What I wanted to pick up was how feeling and setting interact but what I got was a little wider than that.

What I took was that description is an art.  In much the same way I am studying the importance of the right word, the power of poetry is linked to picking the right language.

For example, Seamus Heaney’s The Railway Children describes ‘shiny pouches of raindrops’ a phrase that describes their appearance, reminds the reader of the industrial nature of trains, gives a sense of something hidden within them (in this case, words) and makes them tiny gifts.  All these ideas are part of the setting of the poem: on the railway cutting.

Another example which caught my eye was Walt Whitman’s poem A Noiseless Patient Spider.  The sense that the web of a small spider could be a metaphor for life, a soul, creation was rather beautiful and unexpected.

This is a good reminder really – you can be both literal and figurative in poetry but sometimes you also need to be bold: follow a thought through its twists and turns and see if the journey is worth recording!
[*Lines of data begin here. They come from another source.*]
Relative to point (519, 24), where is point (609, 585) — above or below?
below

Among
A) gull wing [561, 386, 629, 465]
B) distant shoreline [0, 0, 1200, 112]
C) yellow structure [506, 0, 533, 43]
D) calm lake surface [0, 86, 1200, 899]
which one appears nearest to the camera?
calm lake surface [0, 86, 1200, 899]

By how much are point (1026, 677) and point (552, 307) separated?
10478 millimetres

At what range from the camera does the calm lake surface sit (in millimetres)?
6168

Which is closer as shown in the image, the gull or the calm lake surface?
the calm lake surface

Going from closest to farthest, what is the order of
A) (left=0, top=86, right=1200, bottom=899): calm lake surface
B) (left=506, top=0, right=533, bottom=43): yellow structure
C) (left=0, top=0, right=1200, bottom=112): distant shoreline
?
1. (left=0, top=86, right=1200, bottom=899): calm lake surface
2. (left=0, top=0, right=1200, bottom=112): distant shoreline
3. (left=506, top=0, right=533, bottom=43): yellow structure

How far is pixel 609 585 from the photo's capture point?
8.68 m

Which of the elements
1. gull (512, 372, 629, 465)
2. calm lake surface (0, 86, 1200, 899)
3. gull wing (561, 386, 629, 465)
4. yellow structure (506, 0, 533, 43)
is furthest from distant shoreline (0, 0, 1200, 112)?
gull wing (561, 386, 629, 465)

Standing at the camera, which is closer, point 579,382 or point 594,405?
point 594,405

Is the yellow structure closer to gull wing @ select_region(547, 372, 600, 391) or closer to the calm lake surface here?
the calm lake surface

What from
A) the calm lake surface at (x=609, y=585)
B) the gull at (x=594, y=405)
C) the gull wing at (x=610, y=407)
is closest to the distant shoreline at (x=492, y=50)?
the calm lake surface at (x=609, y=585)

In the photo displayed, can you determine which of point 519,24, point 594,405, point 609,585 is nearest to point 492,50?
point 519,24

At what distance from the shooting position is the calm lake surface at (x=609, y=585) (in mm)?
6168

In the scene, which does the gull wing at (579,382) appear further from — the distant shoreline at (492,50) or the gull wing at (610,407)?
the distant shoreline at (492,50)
I had a fair number of poems I could share, different examples of poetry I love, but poetry is a particularly personal medium and my passion won’t necessarily match yours.

The best and most important point though is that truly effective writing, in whatever form, is a connection between the writer and the reader. The more you are able to bring them into your world, the more trust they will place in you and the more likely they are to lose themselves in your work.

I forget to think about poetry when concentrating on prose writing but that is very short-sighted because it means I miss opportunities to improve my work.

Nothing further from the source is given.